In a sensible move, the Government has decided to allow the export of 10 lakh tonnes of sugar at the beginning of the season — possibly the first instalment — in the wake of bright domestic production prospects for season 2011-12. There will surely be some minor differences in output and consumption estimates, but the fact remains that the country is going to enjoy a decent surplus of the sweetener in the months ahead.

The less-fortunate part is that India's sugar exports will take place at a time when the world market is faced with surplus sugar of around 6.5 million tonnes for 2011-12, and there has been a broad-based commodity sell-off in the global markets which has exerted severe downward pressure on prices including sugar.

So, India's announcement to allow export has the potential to further weaken the world prices and in turn the export value in dollar terms. The silver-lining in this exercise is the recent depreciation of the rupee. If the rupee continues to remain weak and the exchange rate stays below Rs 50 to a US dollar for some time as is widely expected, exporters will find some relief in the unit value realisation in rupee terms.

Given the global cues and domestic market fundamentals, announcement of ten lakh tonnes export is unlikely to push domestic sugar prices higher markedly in the near-term.
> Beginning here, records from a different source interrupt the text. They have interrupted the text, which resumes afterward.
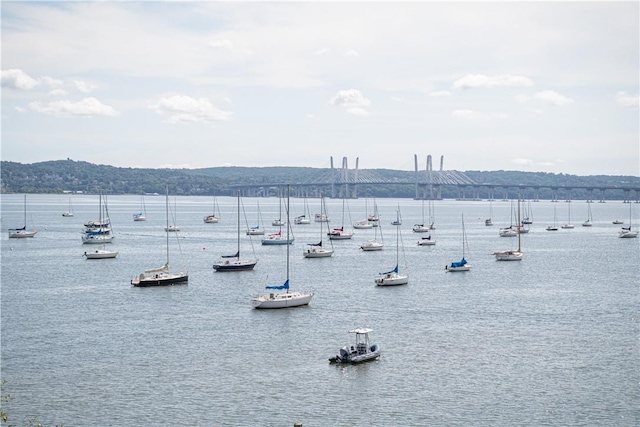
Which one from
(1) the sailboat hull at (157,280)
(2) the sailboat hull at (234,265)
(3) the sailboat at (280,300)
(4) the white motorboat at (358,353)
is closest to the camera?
(4) the white motorboat at (358,353)

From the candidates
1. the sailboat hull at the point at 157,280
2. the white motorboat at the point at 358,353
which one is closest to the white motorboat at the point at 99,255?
the sailboat hull at the point at 157,280

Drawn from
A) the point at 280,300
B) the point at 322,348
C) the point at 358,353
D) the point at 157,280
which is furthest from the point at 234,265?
the point at 358,353

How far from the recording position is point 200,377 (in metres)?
35.5

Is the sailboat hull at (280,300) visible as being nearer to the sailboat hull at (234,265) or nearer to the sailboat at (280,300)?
the sailboat at (280,300)

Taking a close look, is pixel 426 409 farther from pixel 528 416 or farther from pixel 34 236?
pixel 34 236

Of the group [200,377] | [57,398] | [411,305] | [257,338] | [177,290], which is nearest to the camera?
[57,398]

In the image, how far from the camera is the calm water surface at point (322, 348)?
31641mm

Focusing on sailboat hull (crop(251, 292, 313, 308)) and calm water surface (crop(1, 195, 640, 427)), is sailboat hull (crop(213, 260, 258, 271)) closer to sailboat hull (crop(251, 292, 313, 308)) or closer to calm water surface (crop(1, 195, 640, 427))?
calm water surface (crop(1, 195, 640, 427))

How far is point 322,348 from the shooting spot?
40.6m

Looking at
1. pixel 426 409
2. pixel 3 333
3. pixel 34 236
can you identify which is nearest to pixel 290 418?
pixel 426 409

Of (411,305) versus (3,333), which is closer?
(3,333)

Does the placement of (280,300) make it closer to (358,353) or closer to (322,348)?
(322,348)

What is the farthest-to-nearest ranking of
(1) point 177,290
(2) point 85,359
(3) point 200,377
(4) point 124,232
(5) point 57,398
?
(4) point 124,232, (1) point 177,290, (2) point 85,359, (3) point 200,377, (5) point 57,398

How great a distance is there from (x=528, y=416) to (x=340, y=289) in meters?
30.5
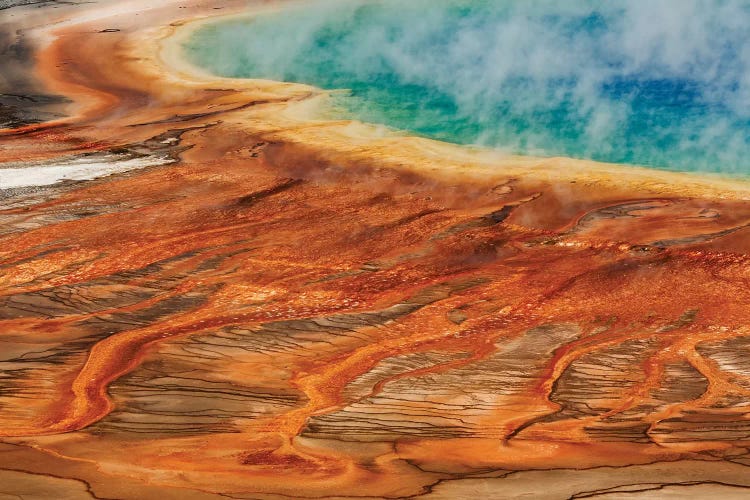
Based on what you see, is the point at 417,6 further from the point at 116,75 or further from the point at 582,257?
the point at 582,257

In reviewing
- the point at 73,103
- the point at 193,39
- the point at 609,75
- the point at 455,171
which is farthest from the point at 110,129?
the point at 609,75

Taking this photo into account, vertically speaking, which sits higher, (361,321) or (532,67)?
(532,67)

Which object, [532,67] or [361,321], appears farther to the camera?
[532,67]

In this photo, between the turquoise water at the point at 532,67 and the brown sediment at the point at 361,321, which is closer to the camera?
the brown sediment at the point at 361,321

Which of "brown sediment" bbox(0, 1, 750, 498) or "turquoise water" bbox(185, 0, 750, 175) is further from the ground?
"turquoise water" bbox(185, 0, 750, 175)

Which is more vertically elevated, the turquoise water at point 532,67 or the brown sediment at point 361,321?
the turquoise water at point 532,67
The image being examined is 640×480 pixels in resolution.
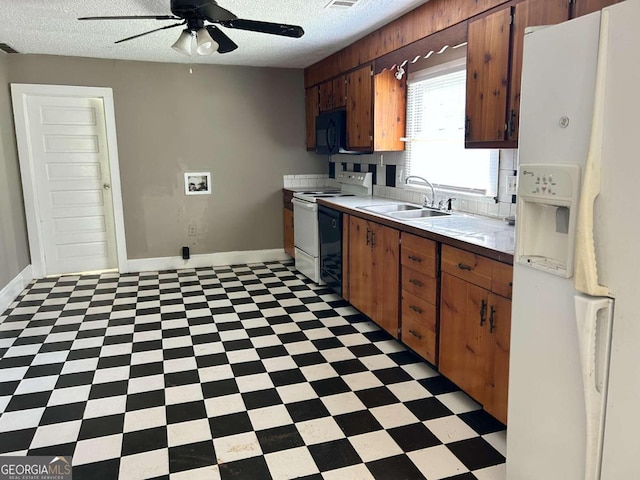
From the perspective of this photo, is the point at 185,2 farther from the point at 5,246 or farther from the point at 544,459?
the point at 5,246

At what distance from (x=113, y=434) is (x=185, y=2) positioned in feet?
7.38

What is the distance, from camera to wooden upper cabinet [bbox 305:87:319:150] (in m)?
5.46

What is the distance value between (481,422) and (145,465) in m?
1.59

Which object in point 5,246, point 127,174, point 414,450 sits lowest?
point 414,450

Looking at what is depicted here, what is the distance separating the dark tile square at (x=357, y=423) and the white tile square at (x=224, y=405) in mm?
527

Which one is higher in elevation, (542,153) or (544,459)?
(542,153)

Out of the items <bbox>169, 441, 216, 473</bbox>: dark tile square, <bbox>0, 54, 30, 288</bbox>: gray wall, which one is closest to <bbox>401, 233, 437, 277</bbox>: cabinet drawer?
<bbox>169, 441, 216, 473</bbox>: dark tile square

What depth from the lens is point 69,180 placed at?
5.23 metres

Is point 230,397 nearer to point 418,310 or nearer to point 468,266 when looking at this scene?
point 418,310

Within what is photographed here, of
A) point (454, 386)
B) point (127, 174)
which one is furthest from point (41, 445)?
point (127, 174)

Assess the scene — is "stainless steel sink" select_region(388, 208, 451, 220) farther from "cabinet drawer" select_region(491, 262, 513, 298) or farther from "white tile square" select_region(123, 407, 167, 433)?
"white tile square" select_region(123, 407, 167, 433)

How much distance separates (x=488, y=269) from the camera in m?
2.34

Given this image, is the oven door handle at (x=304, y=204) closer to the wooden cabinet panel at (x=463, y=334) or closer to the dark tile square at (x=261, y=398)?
the wooden cabinet panel at (x=463, y=334)

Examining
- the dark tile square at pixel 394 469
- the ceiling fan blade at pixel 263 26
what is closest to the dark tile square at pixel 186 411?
the dark tile square at pixel 394 469
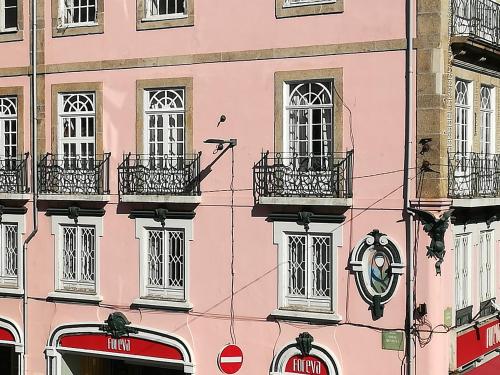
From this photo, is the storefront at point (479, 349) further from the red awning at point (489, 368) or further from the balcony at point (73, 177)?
the balcony at point (73, 177)

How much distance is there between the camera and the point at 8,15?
2608cm

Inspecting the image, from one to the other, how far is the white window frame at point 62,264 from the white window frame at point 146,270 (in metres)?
1.01

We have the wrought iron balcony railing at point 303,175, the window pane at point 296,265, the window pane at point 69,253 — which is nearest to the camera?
the wrought iron balcony railing at point 303,175

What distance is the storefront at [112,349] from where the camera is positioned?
23612 mm

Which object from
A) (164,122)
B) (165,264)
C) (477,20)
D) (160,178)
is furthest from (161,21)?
(477,20)

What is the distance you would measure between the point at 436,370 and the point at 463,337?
1332 mm

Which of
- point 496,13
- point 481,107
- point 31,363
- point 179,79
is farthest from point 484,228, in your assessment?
point 31,363

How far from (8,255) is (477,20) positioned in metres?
11.2

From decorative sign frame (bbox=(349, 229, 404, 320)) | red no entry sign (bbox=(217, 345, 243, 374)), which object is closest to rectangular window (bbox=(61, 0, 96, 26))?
red no entry sign (bbox=(217, 345, 243, 374))

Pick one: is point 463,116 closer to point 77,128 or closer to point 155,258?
point 155,258

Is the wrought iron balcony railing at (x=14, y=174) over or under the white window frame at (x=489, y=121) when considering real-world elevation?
under

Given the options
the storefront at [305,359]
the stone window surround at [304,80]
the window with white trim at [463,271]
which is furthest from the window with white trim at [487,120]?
the storefront at [305,359]

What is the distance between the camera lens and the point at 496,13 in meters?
23.0

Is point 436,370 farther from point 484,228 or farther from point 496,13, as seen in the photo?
point 496,13
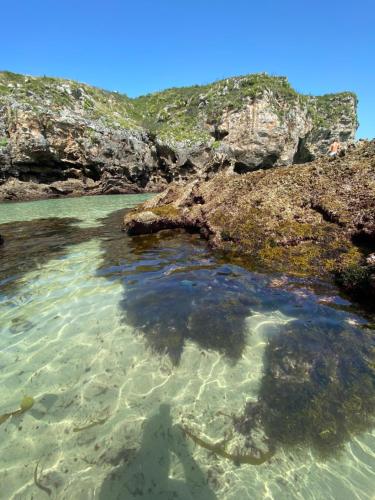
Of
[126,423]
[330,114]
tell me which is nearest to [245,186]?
[126,423]

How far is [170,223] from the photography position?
12.4m

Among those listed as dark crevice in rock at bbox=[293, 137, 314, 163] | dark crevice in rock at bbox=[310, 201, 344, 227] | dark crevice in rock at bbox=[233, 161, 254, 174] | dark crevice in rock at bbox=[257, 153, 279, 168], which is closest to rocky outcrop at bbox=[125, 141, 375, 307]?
dark crevice in rock at bbox=[310, 201, 344, 227]

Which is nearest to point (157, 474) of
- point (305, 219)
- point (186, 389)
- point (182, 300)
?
point (186, 389)

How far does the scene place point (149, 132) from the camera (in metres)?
46.6

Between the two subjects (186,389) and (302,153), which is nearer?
(186,389)

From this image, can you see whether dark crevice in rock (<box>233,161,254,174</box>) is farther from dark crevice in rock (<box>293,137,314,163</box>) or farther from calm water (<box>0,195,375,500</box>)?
calm water (<box>0,195,375,500</box>)

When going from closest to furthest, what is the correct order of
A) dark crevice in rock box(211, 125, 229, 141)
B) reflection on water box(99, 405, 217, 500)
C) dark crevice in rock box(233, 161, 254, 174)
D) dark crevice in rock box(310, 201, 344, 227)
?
reflection on water box(99, 405, 217, 500), dark crevice in rock box(310, 201, 344, 227), dark crevice in rock box(233, 161, 254, 174), dark crevice in rock box(211, 125, 229, 141)

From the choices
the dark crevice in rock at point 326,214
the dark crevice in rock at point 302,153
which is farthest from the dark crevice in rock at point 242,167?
the dark crevice in rock at point 326,214

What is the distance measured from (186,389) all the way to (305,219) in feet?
19.2

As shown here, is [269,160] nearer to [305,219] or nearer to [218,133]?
[218,133]

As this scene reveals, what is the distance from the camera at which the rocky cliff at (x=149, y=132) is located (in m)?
35.8

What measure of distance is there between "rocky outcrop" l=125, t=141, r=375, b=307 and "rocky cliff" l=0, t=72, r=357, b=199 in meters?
21.3

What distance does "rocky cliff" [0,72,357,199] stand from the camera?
35812 millimetres

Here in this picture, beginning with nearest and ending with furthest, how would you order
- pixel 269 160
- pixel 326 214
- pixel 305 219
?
pixel 326 214, pixel 305 219, pixel 269 160
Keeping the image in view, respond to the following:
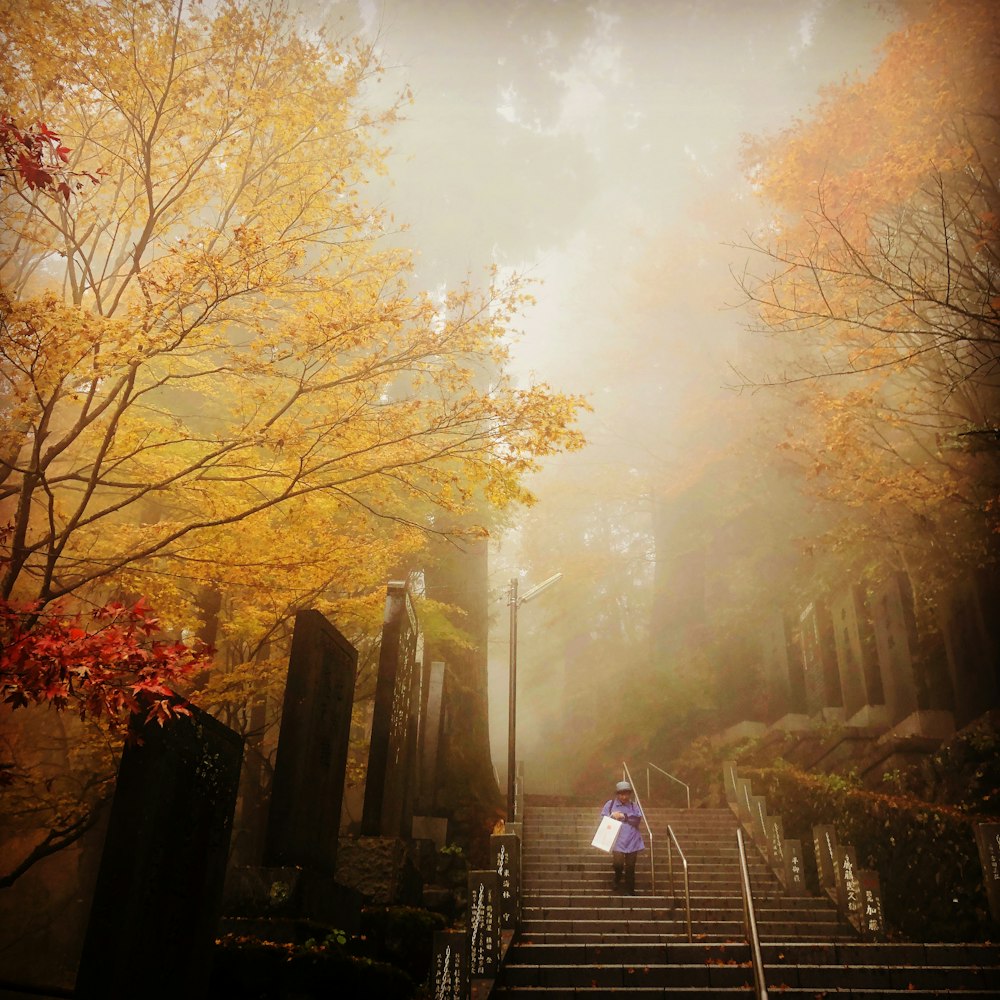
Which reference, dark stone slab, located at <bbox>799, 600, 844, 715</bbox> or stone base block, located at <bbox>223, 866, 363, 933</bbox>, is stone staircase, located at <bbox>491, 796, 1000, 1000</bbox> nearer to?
stone base block, located at <bbox>223, 866, 363, 933</bbox>

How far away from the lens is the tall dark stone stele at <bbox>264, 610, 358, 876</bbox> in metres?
7.35

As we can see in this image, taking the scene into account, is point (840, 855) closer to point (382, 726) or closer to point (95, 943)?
point (382, 726)

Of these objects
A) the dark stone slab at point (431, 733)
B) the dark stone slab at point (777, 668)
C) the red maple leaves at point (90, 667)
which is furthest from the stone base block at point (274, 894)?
the dark stone slab at point (777, 668)

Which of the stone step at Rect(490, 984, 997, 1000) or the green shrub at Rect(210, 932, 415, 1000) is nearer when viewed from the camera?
the green shrub at Rect(210, 932, 415, 1000)

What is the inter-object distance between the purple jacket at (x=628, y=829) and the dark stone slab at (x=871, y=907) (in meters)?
3.44

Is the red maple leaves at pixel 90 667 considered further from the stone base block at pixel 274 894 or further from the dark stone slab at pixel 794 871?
the dark stone slab at pixel 794 871

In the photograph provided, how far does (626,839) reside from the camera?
1159 centimetres

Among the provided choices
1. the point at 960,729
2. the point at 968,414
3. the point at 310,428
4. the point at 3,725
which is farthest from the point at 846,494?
the point at 3,725

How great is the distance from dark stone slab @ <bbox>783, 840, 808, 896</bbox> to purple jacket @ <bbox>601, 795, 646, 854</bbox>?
2.64 meters

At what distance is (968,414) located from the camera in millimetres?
12805

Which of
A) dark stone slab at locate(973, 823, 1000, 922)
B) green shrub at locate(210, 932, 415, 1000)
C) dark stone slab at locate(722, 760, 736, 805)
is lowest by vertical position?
green shrub at locate(210, 932, 415, 1000)

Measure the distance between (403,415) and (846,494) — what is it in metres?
11.2

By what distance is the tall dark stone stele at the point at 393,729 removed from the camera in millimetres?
10477

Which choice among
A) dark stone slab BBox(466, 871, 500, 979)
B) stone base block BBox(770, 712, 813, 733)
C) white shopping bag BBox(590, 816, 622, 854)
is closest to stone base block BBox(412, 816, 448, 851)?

Seasonal supply pressure will cap the upside. While the underlying sentiment will be bolstered, there is nothing to suggest any unmanageable spurt in wholesale sugar prices at least until the end of March 2012.

Domestic sugar prices

On the other hand, exports will provide the much-needed floor of support for domestic sugar prices. The rates are likely to stay at levels that are at once consumer-friendly and producer-supportive. The domestic price direction beyond March 2012 will be influenced by cane planting for the next season and developments if any on the international front, including those in Brazil — the world's largest producer and exporter.

For 2011-12, the domestic sugar industry has estimated the production at 26 ml.t; consumption at 22 ml.t and opening stocks at 5.8 ml.t. These numbers could eventually turn out to be slightly different. It is possible that production estimate and opening stocks are overstated by one million tonnes each and consumption estimate understated by one million tonnes.

Given the propensity of our sugar sector data to undergo rapid changes, the Government has be sensible in allowing 10 lakh tonnes, perhaps as the first instalment. It is necessary to closely monitor the market conditions and obtain more reliable numbers for taking an informed decision about further exports in the coming months.